Новое, непосредственное знакомство с парижским литературным миром, подкрепившее прежние книжные познания, не могло не активизировать французских интересов Брюсова. В журнале «Русская Мысль» он стал регулярно помещать обзоры в авторской рубрике «Литературная жизнь Франции»: в 1909 г. были напечатаны статьи из этого цикла «Народный театр Р. Роллана» (№ 5) и «Научная поэзия» (№ 6). Зимой 1908–1909 г. Брюсов завершил работу над своей антологией переводов «Французские лирики XIX века»[501], в которой была представлена панорама развития французской поэзии от Андре Шенье до последних поэтических новинок. Свое пребывание в Париже в 1908 г. Брюсов, видимо, нашел для себя чрезвычайно плодотворным, поскольку решил повторить его на следующий год, в ходе нового большого заграничного путешествия.

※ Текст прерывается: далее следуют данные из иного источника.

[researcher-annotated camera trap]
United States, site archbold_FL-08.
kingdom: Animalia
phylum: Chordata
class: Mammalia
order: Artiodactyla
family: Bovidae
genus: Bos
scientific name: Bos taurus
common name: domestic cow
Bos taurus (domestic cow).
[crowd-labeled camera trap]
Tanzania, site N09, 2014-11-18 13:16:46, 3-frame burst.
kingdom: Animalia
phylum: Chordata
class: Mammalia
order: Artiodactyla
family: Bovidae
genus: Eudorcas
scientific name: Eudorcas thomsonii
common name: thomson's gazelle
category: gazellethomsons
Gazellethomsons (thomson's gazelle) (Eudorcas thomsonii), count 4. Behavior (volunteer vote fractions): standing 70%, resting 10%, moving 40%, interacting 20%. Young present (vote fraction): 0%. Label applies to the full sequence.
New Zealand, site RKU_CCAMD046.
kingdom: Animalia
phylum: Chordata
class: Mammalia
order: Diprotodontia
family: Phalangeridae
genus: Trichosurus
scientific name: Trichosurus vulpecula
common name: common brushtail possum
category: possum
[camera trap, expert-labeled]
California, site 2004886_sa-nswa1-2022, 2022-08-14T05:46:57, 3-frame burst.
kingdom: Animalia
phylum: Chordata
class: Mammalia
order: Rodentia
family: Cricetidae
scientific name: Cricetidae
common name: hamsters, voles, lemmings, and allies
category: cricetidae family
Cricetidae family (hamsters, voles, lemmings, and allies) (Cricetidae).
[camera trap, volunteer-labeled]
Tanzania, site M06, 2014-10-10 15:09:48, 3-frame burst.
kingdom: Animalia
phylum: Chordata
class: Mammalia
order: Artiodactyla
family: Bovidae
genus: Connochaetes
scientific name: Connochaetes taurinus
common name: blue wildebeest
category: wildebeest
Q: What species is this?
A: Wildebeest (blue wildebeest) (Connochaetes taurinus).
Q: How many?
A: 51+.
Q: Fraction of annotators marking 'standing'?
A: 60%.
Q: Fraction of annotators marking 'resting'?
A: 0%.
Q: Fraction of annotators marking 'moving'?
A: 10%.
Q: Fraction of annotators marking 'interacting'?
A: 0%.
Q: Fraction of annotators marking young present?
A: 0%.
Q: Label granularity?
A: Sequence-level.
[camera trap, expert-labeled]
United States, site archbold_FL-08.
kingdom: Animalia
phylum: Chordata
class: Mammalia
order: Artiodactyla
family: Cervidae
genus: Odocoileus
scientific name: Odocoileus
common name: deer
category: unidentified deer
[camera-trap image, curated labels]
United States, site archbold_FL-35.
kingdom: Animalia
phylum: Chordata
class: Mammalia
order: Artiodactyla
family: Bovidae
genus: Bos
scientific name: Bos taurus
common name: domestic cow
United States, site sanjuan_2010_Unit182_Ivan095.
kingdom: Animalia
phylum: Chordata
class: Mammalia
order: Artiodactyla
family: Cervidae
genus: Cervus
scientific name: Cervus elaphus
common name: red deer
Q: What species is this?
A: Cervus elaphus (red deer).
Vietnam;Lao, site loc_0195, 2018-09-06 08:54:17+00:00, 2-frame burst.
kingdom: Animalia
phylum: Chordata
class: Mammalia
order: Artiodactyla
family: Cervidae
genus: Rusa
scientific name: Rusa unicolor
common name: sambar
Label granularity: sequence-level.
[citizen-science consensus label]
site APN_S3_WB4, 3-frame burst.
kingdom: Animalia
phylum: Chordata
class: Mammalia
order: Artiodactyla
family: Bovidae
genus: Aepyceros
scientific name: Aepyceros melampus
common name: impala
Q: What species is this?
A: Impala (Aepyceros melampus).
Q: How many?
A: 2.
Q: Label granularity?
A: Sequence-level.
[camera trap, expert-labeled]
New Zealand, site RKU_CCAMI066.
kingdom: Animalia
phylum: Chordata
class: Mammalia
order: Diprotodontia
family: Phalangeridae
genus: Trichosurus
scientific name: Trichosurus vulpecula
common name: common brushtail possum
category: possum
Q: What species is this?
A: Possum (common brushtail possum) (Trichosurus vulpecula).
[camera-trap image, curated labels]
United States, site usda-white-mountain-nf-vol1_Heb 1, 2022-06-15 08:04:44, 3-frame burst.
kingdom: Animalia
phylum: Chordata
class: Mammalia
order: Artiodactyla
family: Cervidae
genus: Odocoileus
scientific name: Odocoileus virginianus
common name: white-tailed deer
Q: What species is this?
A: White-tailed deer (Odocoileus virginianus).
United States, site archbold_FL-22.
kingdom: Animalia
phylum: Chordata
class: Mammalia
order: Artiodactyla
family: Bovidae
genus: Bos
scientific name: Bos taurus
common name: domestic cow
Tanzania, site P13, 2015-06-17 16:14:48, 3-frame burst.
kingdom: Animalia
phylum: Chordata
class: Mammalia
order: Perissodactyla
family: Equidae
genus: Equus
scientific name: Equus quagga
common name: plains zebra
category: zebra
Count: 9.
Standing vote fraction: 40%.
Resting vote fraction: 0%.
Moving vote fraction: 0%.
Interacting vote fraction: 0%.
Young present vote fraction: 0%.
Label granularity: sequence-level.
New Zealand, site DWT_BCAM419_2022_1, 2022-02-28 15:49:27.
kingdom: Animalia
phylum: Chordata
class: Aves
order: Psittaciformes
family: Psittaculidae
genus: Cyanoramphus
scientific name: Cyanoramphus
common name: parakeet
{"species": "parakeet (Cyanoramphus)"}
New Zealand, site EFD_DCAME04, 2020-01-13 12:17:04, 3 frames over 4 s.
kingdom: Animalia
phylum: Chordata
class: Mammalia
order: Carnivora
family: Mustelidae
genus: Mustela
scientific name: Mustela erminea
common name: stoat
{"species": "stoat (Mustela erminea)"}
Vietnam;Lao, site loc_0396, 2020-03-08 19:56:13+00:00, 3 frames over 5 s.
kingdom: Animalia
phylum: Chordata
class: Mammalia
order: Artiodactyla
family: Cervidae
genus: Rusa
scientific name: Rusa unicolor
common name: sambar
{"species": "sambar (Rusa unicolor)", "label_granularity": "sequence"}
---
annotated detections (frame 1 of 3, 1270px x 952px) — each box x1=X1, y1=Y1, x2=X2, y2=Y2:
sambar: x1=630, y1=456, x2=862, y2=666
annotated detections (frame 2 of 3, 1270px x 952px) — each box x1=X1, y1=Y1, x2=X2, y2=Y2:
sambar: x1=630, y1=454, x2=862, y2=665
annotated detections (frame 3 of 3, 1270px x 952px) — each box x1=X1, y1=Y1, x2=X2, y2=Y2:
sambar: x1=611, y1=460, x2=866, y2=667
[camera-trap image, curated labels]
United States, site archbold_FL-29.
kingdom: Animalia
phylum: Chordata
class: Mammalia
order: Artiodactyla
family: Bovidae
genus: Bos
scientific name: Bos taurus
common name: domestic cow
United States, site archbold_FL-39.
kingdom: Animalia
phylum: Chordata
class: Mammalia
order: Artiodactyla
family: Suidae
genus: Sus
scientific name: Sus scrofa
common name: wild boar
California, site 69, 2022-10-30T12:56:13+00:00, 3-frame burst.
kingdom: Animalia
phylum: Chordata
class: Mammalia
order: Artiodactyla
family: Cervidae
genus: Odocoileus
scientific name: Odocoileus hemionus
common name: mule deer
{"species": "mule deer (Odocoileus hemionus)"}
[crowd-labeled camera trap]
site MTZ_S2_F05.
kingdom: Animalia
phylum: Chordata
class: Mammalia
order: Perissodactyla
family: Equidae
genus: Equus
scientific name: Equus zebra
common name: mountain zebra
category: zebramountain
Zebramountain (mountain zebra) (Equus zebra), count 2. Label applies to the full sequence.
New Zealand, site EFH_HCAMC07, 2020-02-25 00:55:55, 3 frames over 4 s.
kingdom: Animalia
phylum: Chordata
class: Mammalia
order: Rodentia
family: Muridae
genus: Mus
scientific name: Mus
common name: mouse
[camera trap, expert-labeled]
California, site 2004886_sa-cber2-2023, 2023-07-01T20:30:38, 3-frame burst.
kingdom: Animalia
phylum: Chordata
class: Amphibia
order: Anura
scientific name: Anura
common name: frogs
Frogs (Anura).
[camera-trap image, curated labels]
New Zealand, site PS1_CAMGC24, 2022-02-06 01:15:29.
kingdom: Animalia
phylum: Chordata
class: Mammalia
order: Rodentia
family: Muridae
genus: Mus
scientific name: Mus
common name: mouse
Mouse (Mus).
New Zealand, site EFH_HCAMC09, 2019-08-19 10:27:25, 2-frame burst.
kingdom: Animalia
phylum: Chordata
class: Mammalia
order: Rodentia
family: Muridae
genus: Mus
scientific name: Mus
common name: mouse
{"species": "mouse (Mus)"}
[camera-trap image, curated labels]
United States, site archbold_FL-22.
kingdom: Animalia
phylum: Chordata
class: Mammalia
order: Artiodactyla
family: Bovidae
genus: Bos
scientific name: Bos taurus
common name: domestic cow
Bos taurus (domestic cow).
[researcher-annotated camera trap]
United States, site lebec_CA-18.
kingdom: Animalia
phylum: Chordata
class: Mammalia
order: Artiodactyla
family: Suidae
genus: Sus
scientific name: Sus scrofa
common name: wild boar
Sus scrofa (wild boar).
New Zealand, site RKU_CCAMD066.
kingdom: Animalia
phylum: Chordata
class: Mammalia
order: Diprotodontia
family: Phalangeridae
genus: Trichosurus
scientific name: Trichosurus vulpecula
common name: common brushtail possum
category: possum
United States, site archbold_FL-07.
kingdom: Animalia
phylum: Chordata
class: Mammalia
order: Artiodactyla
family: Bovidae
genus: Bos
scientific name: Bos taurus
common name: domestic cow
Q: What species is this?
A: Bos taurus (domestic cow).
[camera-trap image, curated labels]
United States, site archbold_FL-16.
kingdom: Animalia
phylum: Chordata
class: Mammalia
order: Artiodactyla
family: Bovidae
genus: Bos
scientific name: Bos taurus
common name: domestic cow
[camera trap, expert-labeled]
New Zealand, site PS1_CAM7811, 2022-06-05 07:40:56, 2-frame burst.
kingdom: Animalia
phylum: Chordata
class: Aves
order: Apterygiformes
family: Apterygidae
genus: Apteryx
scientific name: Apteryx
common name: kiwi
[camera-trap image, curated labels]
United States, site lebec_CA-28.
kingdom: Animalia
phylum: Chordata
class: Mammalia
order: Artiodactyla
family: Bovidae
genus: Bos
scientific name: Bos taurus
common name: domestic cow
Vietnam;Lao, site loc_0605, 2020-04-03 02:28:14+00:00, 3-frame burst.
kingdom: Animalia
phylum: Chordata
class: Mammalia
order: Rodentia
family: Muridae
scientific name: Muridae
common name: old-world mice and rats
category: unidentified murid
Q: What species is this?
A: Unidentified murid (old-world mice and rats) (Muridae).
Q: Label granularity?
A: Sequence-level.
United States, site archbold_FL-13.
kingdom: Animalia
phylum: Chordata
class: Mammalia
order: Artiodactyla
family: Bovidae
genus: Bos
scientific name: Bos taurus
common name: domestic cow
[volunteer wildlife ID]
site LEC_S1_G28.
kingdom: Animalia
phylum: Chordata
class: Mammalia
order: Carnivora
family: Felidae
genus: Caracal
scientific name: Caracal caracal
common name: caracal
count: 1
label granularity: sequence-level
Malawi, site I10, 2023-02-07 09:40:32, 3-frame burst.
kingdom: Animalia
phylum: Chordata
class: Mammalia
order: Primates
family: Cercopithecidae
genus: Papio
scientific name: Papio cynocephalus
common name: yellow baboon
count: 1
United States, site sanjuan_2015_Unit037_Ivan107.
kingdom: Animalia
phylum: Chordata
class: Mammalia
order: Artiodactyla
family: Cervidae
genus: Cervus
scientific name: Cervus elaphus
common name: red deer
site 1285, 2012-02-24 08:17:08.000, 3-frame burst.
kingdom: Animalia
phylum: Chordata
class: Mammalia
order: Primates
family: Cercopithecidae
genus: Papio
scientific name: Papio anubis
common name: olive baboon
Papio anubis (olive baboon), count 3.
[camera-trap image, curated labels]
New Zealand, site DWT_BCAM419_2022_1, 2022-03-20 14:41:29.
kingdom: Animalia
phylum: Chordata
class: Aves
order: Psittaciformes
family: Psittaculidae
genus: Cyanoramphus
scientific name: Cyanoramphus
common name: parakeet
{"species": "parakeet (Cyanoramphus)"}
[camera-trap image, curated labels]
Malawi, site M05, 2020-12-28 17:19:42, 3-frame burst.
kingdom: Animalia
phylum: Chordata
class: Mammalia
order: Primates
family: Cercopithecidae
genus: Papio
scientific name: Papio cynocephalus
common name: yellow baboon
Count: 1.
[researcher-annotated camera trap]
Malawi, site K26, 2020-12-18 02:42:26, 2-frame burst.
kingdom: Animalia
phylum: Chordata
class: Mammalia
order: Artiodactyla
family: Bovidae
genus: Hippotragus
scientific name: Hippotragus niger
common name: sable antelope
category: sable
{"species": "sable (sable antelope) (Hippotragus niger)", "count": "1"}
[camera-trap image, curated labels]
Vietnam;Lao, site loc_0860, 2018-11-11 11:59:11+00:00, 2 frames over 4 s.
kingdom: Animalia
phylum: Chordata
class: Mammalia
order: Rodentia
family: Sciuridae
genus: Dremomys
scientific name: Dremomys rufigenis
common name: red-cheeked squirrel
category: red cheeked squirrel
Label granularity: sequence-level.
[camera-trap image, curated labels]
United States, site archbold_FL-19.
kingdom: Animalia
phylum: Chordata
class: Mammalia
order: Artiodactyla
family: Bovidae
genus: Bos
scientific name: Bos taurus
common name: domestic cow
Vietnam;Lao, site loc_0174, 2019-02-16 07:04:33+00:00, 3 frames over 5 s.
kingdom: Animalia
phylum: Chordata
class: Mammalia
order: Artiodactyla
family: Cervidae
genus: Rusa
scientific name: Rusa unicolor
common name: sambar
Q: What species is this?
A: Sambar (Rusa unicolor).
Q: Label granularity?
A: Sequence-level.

1909 год Брюсов определил как «год неудач»[502]. Вместе с тем этот год оказался в его жизненной и творческой эволюции важным, переломным этапом. Именно тогда Брюсов окончательно осознал исчерпанность для себя тех литературных путей, по которым он двигался и направлял других в течение целого десятилетия, настоятельно ощутил потребность в принципиально новых творческих импульсах. В 1909 г. уходила в прошлое целая эпоха его литературного бытия. Прекращались «Весы», объединявшие некогда вокруг «мэтра» Брюсова фактически все жизнеспособные силы русского символизма, руководимая им школа вступила в период кризиса и внутреннего раскола, литературные перспективы были неотчетливы и проблематичны, нарастала общая неудовлетворенность. «…B России, а в частности в Москве, не случается ничего, — писал Брюсов 29 июня 1909 г. Д. В. Философову. — Русская жизнь, особенно литературная, неуклонно обращается в стоячее болото»[503]. В этой ситуации внутреннего промежутка, накопивший раздражение и усталость за «три тягостных месяца в Москве»[504], Брюсов отправился в очередное заграничное путешествие, на которое надеялся как на источник живительных впечатлений и новых творческих стимулов.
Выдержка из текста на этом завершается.